Ainsi, ce n’est pas une relecture totale du Mythe de Médée que propose le texte, mais une mise en avant de la trajectoire d’une femme qui résonne comme un réexamen de nos propres à prioris sur celles que l’on a qualifiées un peu vite de sorcières pour pouvoir les brûler sans procès. Et un questionnement sur le sacrifice d’une femme qui s’est pliée au désir de descendance de son “seigneur” alors qu’elle était peut-être faite pour une autre vie. Une femme assignée à sa nature de sous-être et donc peut-être assignée au sang, avec le crime pour tout échappatoire.

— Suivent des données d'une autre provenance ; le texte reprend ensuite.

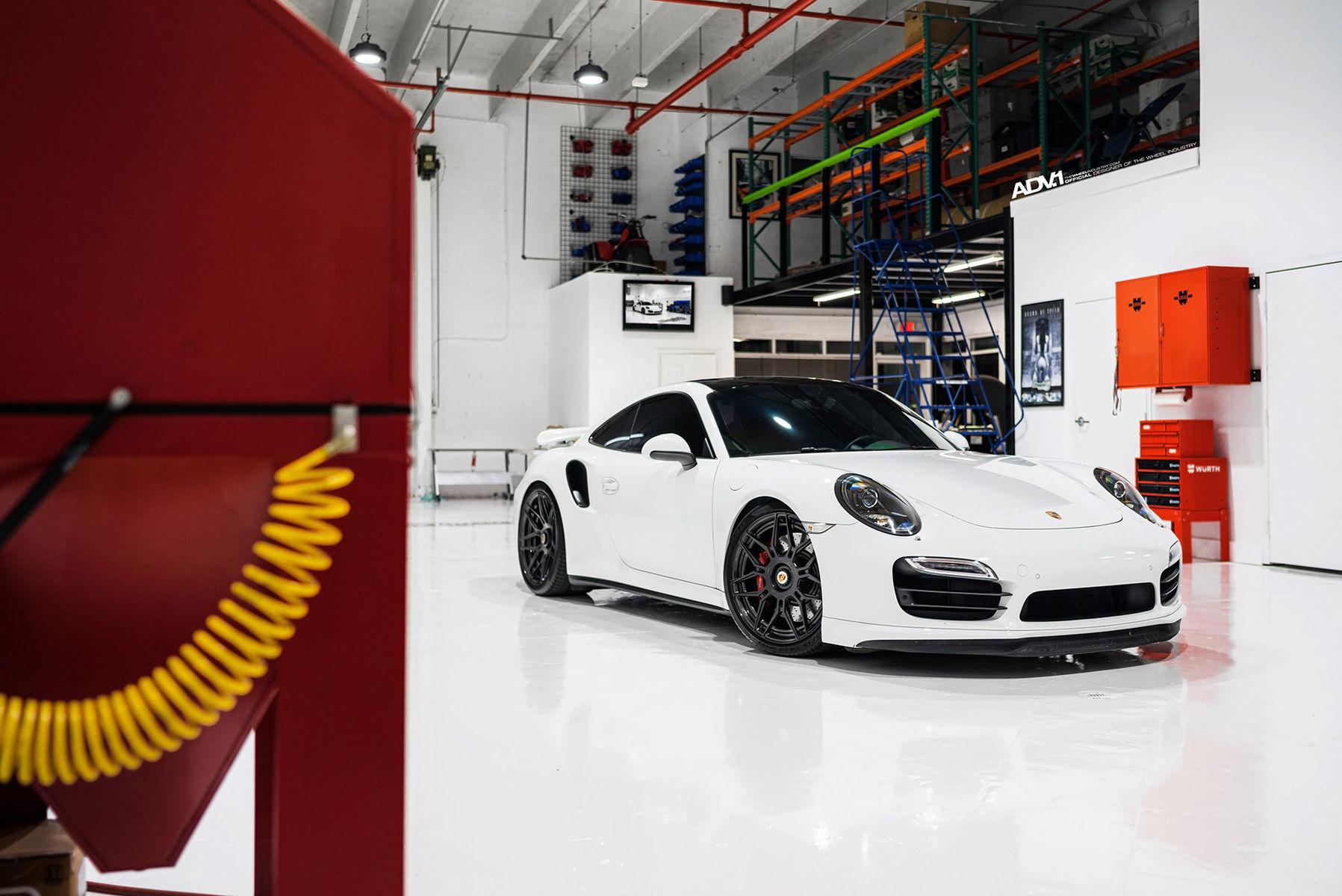 2016 Porsche 911   Porsche 991 Turbo - ADV10.0 M.V2 CS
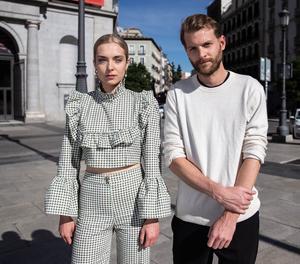 El director Magnus Von Horn i l'actriu polonesa Magdalena Kolesnik durant la presentació de la seua pel·lícula 'Sweat', aquest dimarts a Madrid.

Rassurez vous, pas de #jesuismédée, de #pendezla ou autre. Le propos se tisse de façon subtile même s’il rejoint un questionnement contemporain de façon juste et surtout, ce spectacle permet de réintroduire un mythe important dans un registre philosophique et littéraire, sans la lourdeur didactique que l’on pourrait craindre.

Ici, sensualité rime avec élégance.


Musique Pierre-Marie Trilloux

MES Isabelle Krauss

Texte Jérôme de Leusse

Crédit photo : Théâtre des 3 raisins


Malheureusement, ce précieux joyau ne sera pas visible durant ce festival off 2024, il faudra attendre l'année prochaine.